Another helpful feature is the Vortex Pump Sack, which comes included with the sleeping pad. It's basically just a lightweight, airtight bag that fits into the sleeping pad's one-way valve. Then you fill it with air by holding it loosely and blowing into it, then roll it up to inflate the pad. It takes a bit more than 3 full pumps to fully inflate the size regular sleeping pad, which is definitely much faster and easier than doing it breath-by-breath. Additionally, using the pump sack reduces the amount of moisture going from your mouth into the sleeping pad, which is more sanitary - excessive moisture in the sleeping pad can promote bacterial growth (gross, but this can be a big issue with some pads!). And if you don't like the pump sack or don't want to carry it (it only weighs 2oz), you can still inflate the pad with your mouth using the one-way valve.

Weight and Size

The regular, non-insulated Tensor Mummy weighs 12oz without the sack or pump, making it a very competitive weight when considered against options like the Thermarest NeoAir Xlite or UberLite. The Tensor comes in tied with the Xlite and around 3oz more than the UberLite. The packed size is tiny, roughly the size of a 1 liter waterbottle. If you want the absolute lightest sleeping pad ever, then the Tensor isn't it - but if you can settle for the second lightest, for a much better price, the Tensor fits the bill.

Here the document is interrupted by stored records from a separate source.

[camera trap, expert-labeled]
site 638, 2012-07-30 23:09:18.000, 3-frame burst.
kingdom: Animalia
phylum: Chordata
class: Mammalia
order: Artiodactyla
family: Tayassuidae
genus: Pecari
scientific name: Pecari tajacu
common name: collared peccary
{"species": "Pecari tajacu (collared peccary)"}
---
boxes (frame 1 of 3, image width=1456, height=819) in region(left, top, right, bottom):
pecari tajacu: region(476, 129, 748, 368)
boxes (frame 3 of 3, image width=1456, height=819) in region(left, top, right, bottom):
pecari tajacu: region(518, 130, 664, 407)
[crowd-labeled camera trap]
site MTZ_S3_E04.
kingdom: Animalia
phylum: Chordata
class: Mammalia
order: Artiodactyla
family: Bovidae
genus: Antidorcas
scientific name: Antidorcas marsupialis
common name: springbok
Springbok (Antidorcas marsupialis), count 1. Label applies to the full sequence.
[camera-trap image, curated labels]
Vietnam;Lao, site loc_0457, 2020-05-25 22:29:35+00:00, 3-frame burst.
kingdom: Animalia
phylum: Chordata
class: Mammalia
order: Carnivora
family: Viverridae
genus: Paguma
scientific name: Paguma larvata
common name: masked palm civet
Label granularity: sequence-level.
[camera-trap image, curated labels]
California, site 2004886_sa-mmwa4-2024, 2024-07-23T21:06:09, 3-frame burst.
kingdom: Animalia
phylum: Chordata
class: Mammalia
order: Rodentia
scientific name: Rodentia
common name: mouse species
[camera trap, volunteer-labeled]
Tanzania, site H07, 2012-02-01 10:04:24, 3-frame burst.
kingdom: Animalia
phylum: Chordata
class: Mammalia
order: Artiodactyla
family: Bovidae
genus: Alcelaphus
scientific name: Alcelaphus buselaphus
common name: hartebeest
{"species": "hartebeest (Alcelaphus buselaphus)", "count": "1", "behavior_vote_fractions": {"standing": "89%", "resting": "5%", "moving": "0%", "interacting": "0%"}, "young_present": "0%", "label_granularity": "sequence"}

The Tensor Mummy sleeping pad costs about $140 for the non-insulated version, regular size. The insulated version costs $160. The most notable competitor for the Tensor is the Thermarest NeoAir Xlite, which costs around $40 more (for the regular size) while weighing almost exactly the same. In my opinion, this makes the Tensor a fantastic value - it's ultralight, packed with useful features, durable, and less expensive than similar options. If you are on a tight budget, you may want to consider something like a closed-cell foam pad, which will be considerably cheaper at the cost of weight and packed size.

For these reasons, I would highly recommend the NEMO Equipment Tensor sleeping pad for backpackers and campers looking for a lightweight and comfortable option at a reasonable price point.